Firewalls range from simple traffic logging systems that record all network traffic flowing through the firewall in a file or database for auditing purposes to more complex methods such as IP packet screening routers, hardened fire-wall hosts, and proxy application gateways. The simplest firewall is a packet- filtering gateway or screening router. Configured with filters to restrict packet traffic to designated addresses, screening routers also limit the types of services that can pass through them.

More complex and secure are application gateways. They are essentially PCs or UNIX boxes that sit between the Internet and a company's internal network to provide proxy services to users on either side. For example, a user who wants to FTP in or out through the gateway would connect to FTP software running on the firewall, which then connects to machines on the other side of the gateway. Screening routers and application gateway firewalls are frequently used in combination when security concerns are very high.

IP Packet Screening Routers:

This is a static traffic routing service placed between the network service provider's router and the internal network. The traffic routing service may be implemented at an IP level via screening rules in a router or at an application level via proxy gateways and services. Figure below shows a secure firewall with an IP packet screening router.

                   

                                                  Fig: Secure firewall with IP packet screening router

The firewall router filters incoming packets to permit or deny IP packets based on several screening rules. These screening rules, implemented into the router are automatically performed. Rules include target interface to which the packet is routed, known source IP address, and incoming packet protocol (TCP, UDP, ICMP). ICMP stands for Internet Control Message Protocol, a network management tool of the TCP/IP protocol suite.

Although properly configured routers can plug many security holes, they do have several disadvantages. First, screening rules are difficult to specify, given the vastly diverse needs of users. Second, screening routers are fairly inflexible and do not easily extend to deal with functionality different from that preprogrammed by the vendor. Lastly, if the screening router is circumvented by a hacker, the rest of the network is open to attack.

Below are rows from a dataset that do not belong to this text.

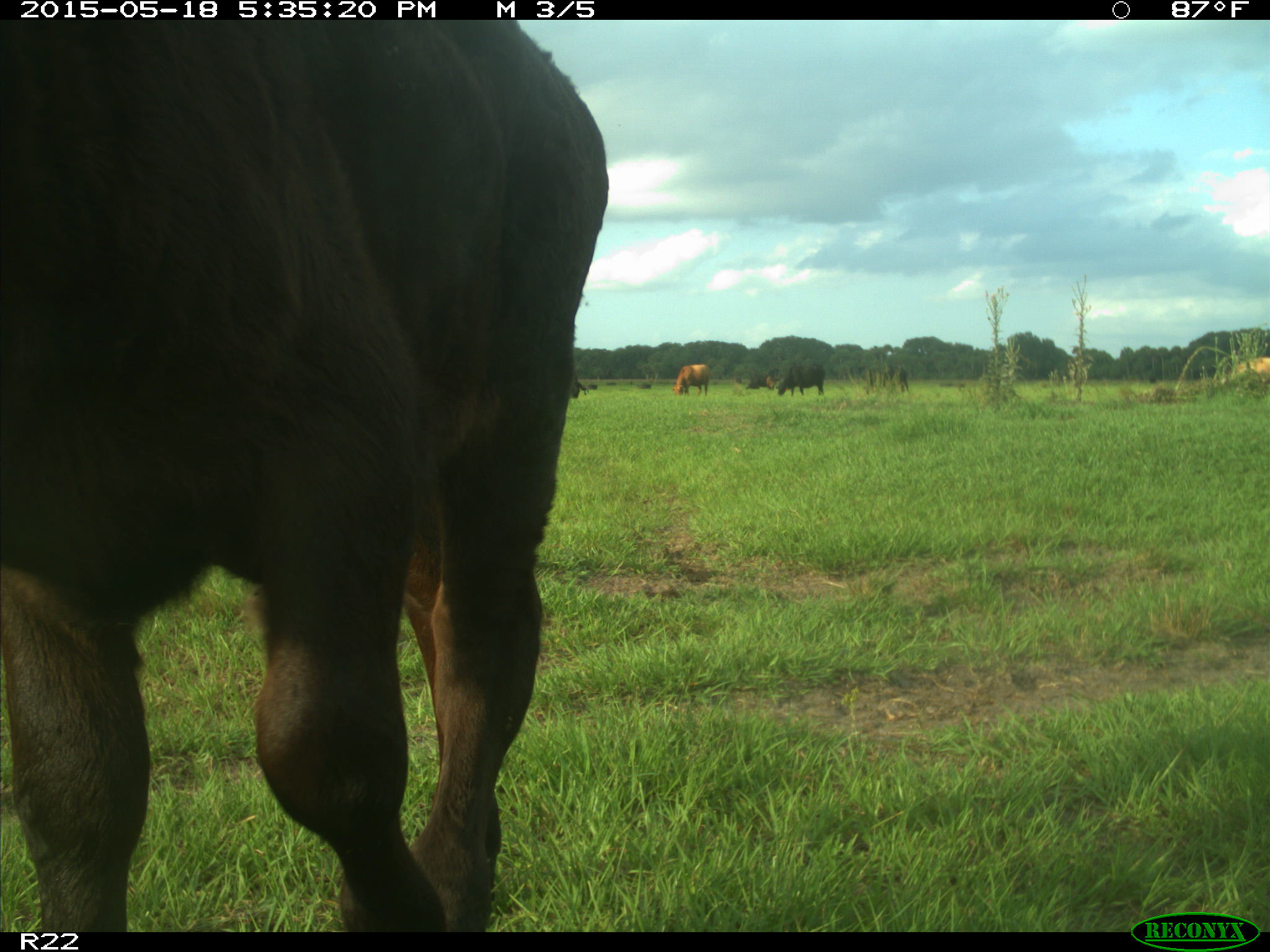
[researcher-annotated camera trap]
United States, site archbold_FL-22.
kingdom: Animalia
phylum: Chordata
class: Mammalia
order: Artiodactyla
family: Bovidae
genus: Bos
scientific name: Bos taurus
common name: domestic cow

Proxy Application Gateways:

A proxy application gateway is a special server that typically runs on a firewall machine. Their primary use is access to applications such as the World Wide Web from within a secure perimeter as shown in figure below. Instead of talking directly to external WWW servers, each request from the client would be routed to a proxy on the firewall that is defined by the user. The proxy knows how to get through the firewall. An application-Level proxy makes a firewall safely permeable for users in an organization, without creating a potential security hole through which hackers can get into corporate networks. The proxy waits for a request from inside the firewall, forwards the request to the remote server outside the firewall, reads the response, and then returns it to the client. In the usual case, all clients within a given subnet use the same proxy. This makes it possible for the proxy to execute efficient caching of documents that are requested by a number of clients. The proxy must be in a position to filter dangerous URLs and malformed commands.

                             

                                                          Fig: Proxy servers on the World Wide Web

Hardened Firewall Hosts: A hardened firewall host is a stripped-down machine that has been configured for increased security. This type of firewall requires inside or outside users to connect to the trusted applications on the firewall machine before connecting further. Generally, these firewalls are configured to protect against unauthenticated interactive log-ins from the external world. This, more than anything, helps prevent unauthorized users from logging into machines on the network.

The hardened firewall host method can provide a greater level of audit and security, in return for increased configuration cost and decreased 'level of service (because a proxy needs to be developed for each desired service).